[Begin RECORD SET]
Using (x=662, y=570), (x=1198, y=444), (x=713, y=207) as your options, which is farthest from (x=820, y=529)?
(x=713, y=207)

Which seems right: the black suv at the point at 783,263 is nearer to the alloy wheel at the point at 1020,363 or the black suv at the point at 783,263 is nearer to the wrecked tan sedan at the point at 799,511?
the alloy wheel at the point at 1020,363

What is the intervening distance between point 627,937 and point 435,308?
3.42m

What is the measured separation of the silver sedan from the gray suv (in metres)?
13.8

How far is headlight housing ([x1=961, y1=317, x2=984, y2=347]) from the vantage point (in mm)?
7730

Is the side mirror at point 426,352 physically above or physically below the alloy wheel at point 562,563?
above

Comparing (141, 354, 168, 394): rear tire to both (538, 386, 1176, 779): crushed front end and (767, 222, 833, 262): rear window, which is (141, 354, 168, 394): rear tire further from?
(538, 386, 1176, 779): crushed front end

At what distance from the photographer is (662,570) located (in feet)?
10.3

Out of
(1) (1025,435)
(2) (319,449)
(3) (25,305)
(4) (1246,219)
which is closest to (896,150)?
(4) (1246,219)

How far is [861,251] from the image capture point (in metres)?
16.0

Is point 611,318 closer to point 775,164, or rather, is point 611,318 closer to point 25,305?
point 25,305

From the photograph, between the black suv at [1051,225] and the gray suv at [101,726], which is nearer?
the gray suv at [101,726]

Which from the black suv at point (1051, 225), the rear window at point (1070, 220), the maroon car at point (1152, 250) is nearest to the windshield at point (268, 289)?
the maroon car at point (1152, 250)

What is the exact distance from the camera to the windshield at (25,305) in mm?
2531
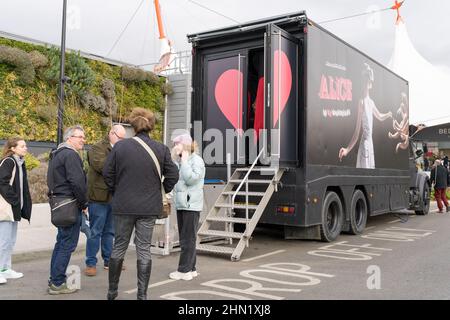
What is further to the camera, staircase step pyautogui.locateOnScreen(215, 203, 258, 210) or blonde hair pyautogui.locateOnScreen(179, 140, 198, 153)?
staircase step pyautogui.locateOnScreen(215, 203, 258, 210)

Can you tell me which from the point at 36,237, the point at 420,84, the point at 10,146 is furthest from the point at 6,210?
→ the point at 420,84

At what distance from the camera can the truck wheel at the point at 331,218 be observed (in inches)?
301

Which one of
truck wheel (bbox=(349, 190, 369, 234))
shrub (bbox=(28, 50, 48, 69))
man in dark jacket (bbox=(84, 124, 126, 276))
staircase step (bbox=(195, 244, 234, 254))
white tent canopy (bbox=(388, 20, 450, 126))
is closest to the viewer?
man in dark jacket (bbox=(84, 124, 126, 276))

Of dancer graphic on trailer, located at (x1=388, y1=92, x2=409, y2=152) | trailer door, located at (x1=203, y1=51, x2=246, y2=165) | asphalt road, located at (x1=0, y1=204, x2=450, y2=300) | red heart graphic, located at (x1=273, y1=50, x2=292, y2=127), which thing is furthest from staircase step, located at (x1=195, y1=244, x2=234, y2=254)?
dancer graphic on trailer, located at (x1=388, y1=92, x2=409, y2=152)

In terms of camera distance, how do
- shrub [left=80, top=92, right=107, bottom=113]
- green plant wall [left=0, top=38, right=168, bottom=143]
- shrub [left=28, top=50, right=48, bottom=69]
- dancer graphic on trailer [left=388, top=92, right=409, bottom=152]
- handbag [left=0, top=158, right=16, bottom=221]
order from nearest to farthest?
handbag [left=0, top=158, right=16, bottom=221] → dancer graphic on trailer [left=388, top=92, right=409, bottom=152] → green plant wall [left=0, top=38, right=168, bottom=143] → shrub [left=28, top=50, right=48, bottom=69] → shrub [left=80, top=92, right=107, bottom=113]

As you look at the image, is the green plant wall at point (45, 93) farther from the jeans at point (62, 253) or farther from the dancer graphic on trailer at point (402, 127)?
the dancer graphic on trailer at point (402, 127)

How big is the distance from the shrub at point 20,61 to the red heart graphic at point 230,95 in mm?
6880

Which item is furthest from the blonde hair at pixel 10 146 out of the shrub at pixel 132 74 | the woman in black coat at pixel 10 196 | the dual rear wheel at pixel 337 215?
the shrub at pixel 132 74

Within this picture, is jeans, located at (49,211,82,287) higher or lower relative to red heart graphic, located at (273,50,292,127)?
lower

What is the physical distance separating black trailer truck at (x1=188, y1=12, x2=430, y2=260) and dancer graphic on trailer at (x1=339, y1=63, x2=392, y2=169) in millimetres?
20

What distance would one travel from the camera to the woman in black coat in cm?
512

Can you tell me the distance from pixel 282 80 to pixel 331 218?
2.74m

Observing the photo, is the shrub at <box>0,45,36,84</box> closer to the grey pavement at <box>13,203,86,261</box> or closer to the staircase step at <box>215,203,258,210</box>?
the grey pavement at <box>13,203,86,261</box>

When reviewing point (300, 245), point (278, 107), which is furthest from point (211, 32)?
point (300, 245)
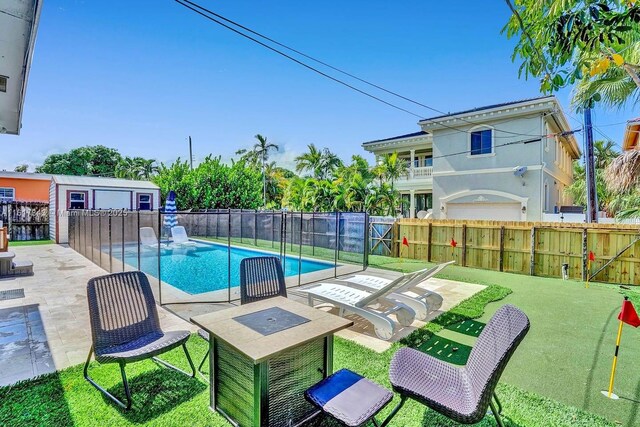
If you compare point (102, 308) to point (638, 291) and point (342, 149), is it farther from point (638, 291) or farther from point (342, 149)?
point (342, 149)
[End RECORD SET]
## [GIVEN EXERCISE]
Rewrite all of the items above with "the camera" changed to "the lens" wherever it occurs, keeping everything else the same. Leave the pictures out of your answer.

## [EXERCISE SOLUTION]
Using (x=662, y=570), (x=1198, y=444), (x=713, y=207) as your options, which is farthest from (x=820, y=529)?
(x=713, y=207)

Which seems right: the black suv at the point at 783,263 is nearer to the alloy wheel at the point at 1020,363 or the black suv at the point at 783,263 is nearer to the wrecked tan sedan at the point at 799,511?
the alloy wheel at the point at 1020,363

What is the intervening distance between point 627,937 and point 435,308?
3.42m

What is the measured separation of the silver sedan from the gray suv (in metres)?
13.8

How far is headlight housing ([x1=961, y1=317, x2=984, y2=347]) from the vantage point (in mm)?
7730

Is the side mirror at point 426,352 physically above or physically below the alloy wheel at point 562,563?
above

Comparing (141, 354, 168, 394): rear tire to both (538, 386, 1176, 779): crushed front end and (767, 222, 833, 262): rear window, which is (141, 354, 168, 394): rear tire further from?
(538, 386, 1176, 779): crushed front end

At what distance from the photographer is (662,570) located (in feet)?
10.3

Out of
(1) (1025,435)
(2) (319,449)
(3) (25,305)
(4) (1246,219)
which is closest to (896,150)?
(4) (1246,219)

How far is [861,251] from the image capture point (in metres)?
16.0

Is point 611,318 closer to point 775,164, or rather, is point 611,318 closer to point 25,305?
point 25,305

From the photograph, between the black suv at [1051,225] and the gray suv at [101,726], which is nearer?
the gray suv at [101,726]

Which from the black suv at point (1051, 225), the rear window at point (1070, 220), the maroon car at point (1152, 250) is nearest to the windshield at point (268, 289)?
the maroon car at point (1152, 250)

What is the exact distance from the lens to the windshield at (25,305) in mm?
2531
What is further to the lens, staircase step pyautogui.locateOnScreen(215, 203, 258, 210) or blonde hair pyautogui.locateOnScreen(179, 140, 198, 153)?
staircase step pyautogui.locateOnScreen(215, 203, 258, 210)

Can you tell me which from the point at 36,237, the point at 420,84, the point at 10,146 is furthest from the point at 6,210?
→ the point at 420,84

At what distance from the lens can the truck wheel at the point at 331,218 be observed (in inches)?
301

Which one of
truck wheel (bbox=(349, 190, 369, 234))
shrub (bbox=(28, 50, 48, 69))
man in dark jacket (bbox=(84, 124, 126, 276))
staircase step (bbox=(195, 244, 234, 254))
white tent canopy (bbox=(388, 20, 450, 126))
is closest to the viewer?
man in dark jacket (bbox=(84, 124, 126, 276))

Of dancer graphic on trailer, located at (x1=388, y1=92, x2=409, y2=152) | trailer door, located at (x1=203, y1=51, x2=246, y2=165) | asphalt road, located at (x1=0, y1=204, x2=450, y2=300) | red heart graphic, located at (x1=273, y1=50, x2=292, y2=127), which thing is furthest from staircase step, located at (x1=195, y1=244, x2=234, y2=254)?
dancer graphic on trailer, located at (x1=388, y1=92, x2=409, y2=152)

In terms of camera distance, how do
- shrub [left=80, top=92, right=107, bottom=113]
- green plant wall [left=0, top=38, right=168, bottom=143]
- shrub [left=28, top=50, right=48, bottom=69]
- dancer graphic on trailer [left=388, top=92, right=409, bottom=152]
- handbag [left=0, top=158, right=16, bottom=221]
order from nearest to farthest?
handbag [left=0, top=158, right=16, bottom=221] → dancer graphic on trailer [left=388, top=92, right=409, bottom=152] → green plant wall [left=0, top=38, right=168, bottom=143] → shrub [left=28, top=50, right=48, bottom=69] → shrub [left=80, top=92, right=107, bottom=113]

As you look at the image, is the green plant wall at point (45, 93) farther from the jeans at point (62, 253) or farther from the dancer graphic on trailer at point (402, 127)?
the dancer graphic on trailer at point (402, 127)

How big is the distance from the shrub at point 20,61 to the red heart graphic at point 230,95 in mm?
6880

Which item is furthest from the blonde hair at pixel 10 146 out of the shrub at pixel 132 74 | the woman in black coat at pixel 10 196 | the dual rear wheel at pixel 337 215?
the shrub at pixel 132 74

Within this picture, is jeans, located at (49,211,82,287) higher or lower relative to red heart graphic, located at (273,50,292,127)?
lower

What is the physical distance separating black trailer truck at (x1=188, y1=12, x2=430, y2=260) and dancer graphic on trailer at (x1=339, y1=63, x2=392, y2=169) in millimetres?
20

What distance would one travel from the lens to the woman in black coat in cm?
512

Can you tell me the distance from pixel 282 80 to pixel 331 218?
2.74m

Observing the photo, is the shrub at <box>0,45,36,84</box> closer to the grey pavement at <box>13,203,86,261</box> or closer to the staircase step at <box>215,203,258,210</box>?
the grey pavement at <box>13,203,86,261</box>

When reviewing point (300, 245), point (278, 107), which is furthest from point (211, 32)?
point (300, 245)
If you compare point (102, 308) to point (638, 291) and point (342, 149), is it farther from point (638, 291) or farther from point (342, 149)?
point (342, 149)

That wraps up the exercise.